Thursday, October 7, 2010

Book Review - Imagining India

Imagining India by Nandan Nilekani: This book is a little over 500 pages, written by Infosys co-founder and former CEO. My six year olds were asking me how long I could read so many pages, and how long I'd take to finish - turned out it only took me a couple of days to finish cover to cover! That was because, much of the book was history of India, more of visualizing the past as opposed to imagining the future. Roughly 75% of the book presents policies, politics, population and problems from Nehru's time - corruption, inefficiency, bureaucracy, caste, religious and regional politics - stuff that people have experienced first hand, or have read in other books, so it was easy to breeze through. A few insights were useful, but most seemed shallow. The author says India's demography is young and Infosys average age is 27 years old - but I am not sure we can connect the two. In fact, I have seen Infosys job advertisements clearly asking for Date of Birth along with resume, so it may just be due to plain age discrimination!
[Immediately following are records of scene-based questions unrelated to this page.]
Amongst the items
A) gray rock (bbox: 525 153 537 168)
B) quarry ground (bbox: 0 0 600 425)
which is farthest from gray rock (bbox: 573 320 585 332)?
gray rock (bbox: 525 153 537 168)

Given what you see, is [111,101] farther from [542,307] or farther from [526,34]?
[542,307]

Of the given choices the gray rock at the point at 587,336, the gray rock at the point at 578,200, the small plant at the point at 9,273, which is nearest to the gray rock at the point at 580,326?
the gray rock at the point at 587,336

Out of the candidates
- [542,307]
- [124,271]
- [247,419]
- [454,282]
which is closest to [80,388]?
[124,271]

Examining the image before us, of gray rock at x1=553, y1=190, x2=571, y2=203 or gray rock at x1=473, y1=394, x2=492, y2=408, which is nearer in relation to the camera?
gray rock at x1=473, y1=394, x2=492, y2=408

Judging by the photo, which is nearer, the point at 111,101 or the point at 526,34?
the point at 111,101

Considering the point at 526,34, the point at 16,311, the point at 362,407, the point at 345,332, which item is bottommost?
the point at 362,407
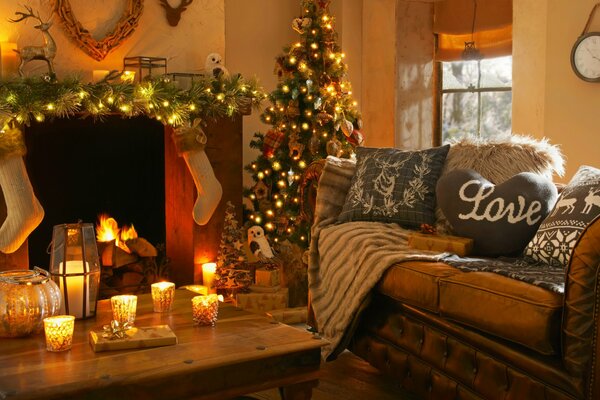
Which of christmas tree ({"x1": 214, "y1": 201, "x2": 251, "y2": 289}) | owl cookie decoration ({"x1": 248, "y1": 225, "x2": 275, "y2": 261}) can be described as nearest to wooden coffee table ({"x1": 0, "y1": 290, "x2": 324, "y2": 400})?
christmas tree ({"x1": 214, "y1": 201, "x2": 251, "y2": 289})

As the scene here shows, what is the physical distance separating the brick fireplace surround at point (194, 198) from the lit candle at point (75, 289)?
1924 mm

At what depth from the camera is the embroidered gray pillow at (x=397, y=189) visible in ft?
10.8

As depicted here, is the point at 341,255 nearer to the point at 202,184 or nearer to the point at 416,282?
the point at 416,282

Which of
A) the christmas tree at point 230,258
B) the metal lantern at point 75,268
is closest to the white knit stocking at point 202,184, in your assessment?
the christmas tree at point 230,258

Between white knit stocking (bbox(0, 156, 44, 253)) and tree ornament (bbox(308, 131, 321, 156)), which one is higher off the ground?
tree ornament (bbox(308, 131, 321, 156))

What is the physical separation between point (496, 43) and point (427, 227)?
2.60 metres

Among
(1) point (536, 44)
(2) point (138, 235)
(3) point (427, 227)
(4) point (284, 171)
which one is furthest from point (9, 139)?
(1) point (536, 44)

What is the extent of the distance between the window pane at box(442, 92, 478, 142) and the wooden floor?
2646mm

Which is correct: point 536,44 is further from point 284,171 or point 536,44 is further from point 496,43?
point 284,171

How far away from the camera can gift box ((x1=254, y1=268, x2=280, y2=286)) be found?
14.0ft

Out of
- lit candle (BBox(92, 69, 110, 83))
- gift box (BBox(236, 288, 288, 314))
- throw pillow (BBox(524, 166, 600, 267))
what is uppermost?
lit candle (BBox(92, 69, 110, 83))

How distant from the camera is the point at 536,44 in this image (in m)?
4.52

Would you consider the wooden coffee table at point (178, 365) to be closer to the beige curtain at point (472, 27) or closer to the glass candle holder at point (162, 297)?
the glass candle holder at point (162, 297)

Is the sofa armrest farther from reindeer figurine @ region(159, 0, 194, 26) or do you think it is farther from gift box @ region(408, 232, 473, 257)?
reindeer figurine @ region(159, 0, 194, 26)
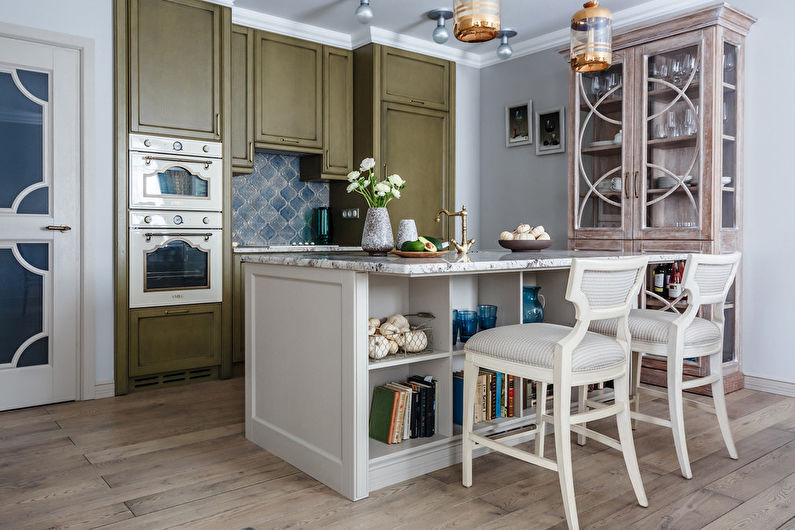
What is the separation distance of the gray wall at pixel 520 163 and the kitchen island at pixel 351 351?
1946 millimetres

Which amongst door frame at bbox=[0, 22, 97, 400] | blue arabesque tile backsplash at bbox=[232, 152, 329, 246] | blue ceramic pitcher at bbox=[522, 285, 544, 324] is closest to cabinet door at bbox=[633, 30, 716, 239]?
blue ceramic pitcher at bbox=[522, 285, 544, 324]

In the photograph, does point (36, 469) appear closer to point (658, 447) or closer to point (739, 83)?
point (658, 447)

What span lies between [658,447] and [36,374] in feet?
10.3

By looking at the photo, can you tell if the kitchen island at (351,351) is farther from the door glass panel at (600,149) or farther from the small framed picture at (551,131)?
the small framed picture at (551,131)

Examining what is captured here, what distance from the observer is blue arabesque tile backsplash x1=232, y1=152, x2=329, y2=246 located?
14.6ft

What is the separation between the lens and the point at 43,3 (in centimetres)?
328

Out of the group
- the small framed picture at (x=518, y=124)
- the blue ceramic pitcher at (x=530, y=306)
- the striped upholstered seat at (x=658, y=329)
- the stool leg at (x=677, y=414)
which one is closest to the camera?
the stool leg at (x=677, y=414)

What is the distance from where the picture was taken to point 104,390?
11.5ft

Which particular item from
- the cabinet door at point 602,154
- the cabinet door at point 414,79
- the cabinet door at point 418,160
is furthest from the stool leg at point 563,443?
the cabinet door at point 414,79

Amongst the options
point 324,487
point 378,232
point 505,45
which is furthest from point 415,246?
point 505,45

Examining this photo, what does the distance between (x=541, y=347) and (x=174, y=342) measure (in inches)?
99.4

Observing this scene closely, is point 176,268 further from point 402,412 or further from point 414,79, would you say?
point 414,79

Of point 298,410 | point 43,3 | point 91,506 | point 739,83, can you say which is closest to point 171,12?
point 43,3

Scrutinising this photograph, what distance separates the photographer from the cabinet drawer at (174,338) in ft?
11.8
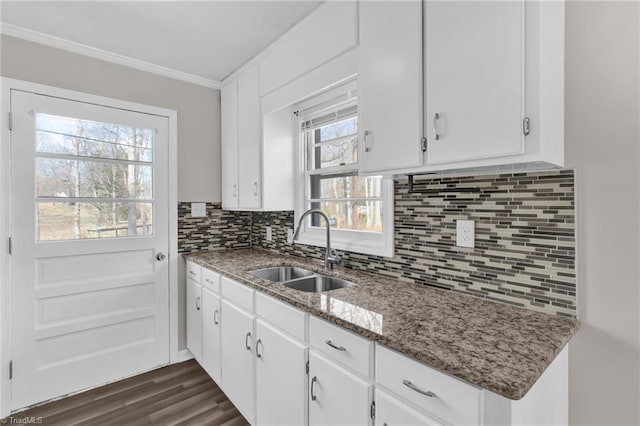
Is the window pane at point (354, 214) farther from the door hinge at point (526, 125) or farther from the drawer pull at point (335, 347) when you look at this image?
the door hinge at point (526, 125)

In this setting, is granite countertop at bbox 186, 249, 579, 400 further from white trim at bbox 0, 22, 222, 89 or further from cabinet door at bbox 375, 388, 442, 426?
white trim at bbox 0, 22, 222, 89

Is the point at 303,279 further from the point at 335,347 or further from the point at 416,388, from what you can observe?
the point at 416,388

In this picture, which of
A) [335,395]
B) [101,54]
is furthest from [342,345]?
[101,54]

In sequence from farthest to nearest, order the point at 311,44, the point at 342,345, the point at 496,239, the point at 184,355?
the point at 184,355, the point at 311,44, the point at 496,239, the point at 342,345

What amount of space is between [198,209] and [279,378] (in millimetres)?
1756

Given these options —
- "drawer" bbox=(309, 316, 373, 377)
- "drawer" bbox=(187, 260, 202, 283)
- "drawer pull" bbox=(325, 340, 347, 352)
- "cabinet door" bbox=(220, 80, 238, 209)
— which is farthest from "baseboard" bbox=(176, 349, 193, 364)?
"drawer pull" bbox=(325, 340, 347, 352)

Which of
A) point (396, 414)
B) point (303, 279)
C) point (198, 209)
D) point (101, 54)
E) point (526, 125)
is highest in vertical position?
point (101, 54)

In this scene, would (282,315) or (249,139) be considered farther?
(249,139)

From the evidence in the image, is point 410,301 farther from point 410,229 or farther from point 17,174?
point 17,174

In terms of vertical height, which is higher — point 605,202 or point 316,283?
point 605,202

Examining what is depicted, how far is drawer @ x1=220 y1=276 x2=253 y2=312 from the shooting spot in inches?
71.8

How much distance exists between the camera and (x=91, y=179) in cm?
233

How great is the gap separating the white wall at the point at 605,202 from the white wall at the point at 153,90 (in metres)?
2.57

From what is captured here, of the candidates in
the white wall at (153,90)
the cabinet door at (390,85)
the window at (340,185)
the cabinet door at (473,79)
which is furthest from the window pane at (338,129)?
the white wall at (153,90)
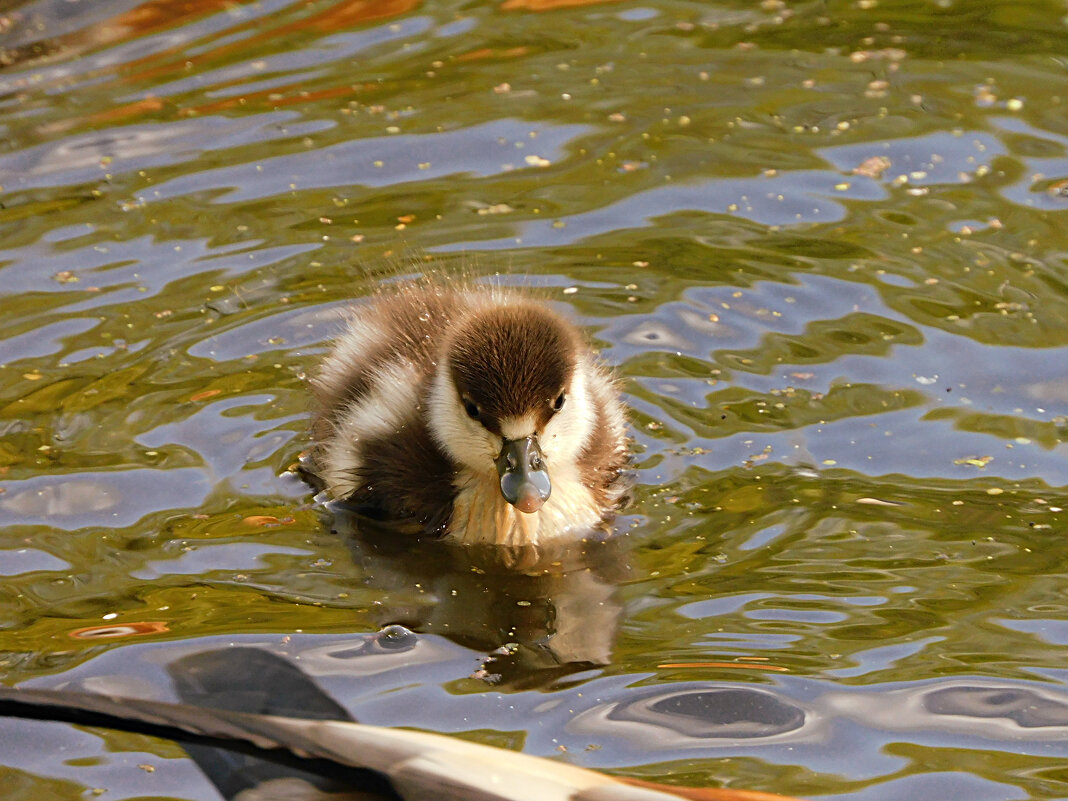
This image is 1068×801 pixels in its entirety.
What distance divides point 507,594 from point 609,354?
49.3 inches

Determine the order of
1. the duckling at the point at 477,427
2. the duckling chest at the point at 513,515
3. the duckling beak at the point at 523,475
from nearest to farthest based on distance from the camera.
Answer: the duckling beak at the point at 523,475 < the duckling at the point at 477,427 < the duckling chest at the point at 513,515

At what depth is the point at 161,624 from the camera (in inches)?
134

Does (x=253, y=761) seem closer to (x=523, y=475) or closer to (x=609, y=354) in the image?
(x=523, y=475)

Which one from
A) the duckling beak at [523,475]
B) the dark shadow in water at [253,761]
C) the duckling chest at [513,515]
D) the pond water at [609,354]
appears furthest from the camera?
the duckling chest at [513,515]

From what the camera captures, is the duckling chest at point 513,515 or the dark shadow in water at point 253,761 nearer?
the dark shadow in water at point 253,761

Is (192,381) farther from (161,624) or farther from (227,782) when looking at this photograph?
(227,782)

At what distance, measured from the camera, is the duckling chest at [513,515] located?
3916 millimetres

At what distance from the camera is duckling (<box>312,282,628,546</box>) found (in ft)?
12.5

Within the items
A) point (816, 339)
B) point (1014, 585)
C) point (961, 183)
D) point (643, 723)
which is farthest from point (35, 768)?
point (961, 183)

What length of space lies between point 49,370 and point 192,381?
0.43 metres

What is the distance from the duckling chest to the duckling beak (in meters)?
Result: 0.10

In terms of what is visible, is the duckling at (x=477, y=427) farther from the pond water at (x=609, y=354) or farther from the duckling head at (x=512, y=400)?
the pond water at (x=609, y=354)

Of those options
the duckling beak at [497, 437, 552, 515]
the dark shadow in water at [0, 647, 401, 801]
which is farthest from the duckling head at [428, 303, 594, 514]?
the dark shadow in water at [0, 647, 401, 801]

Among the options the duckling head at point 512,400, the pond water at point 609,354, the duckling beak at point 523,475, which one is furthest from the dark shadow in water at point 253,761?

Another place the book echoes the conventional notions that caste purity and pollution as silly and child marriages as evil - definitely true in today's context, but mention of why they came about would help set right context why we can imagine doing without it (like, fear of disease, control of natural resources for caste discrimination, low average life expectancy (35 years in 1947) forcing early marriages). The remaining 25% talks about the need to change many things - primary and higher education, health care, social security etc. I felt legal reforms, basic ethics, habits, traffic sense were left out. Some solutions are presented from experts, experiments and experiences in India and abroad, like how Information Technology (IT) will increase transparency, reduce corruption, why US type social security won't work, as well as his pet idea of Universal ID for every Indian. However, I felt it lacked the punch that an economist or politician from years of experience would have delivered!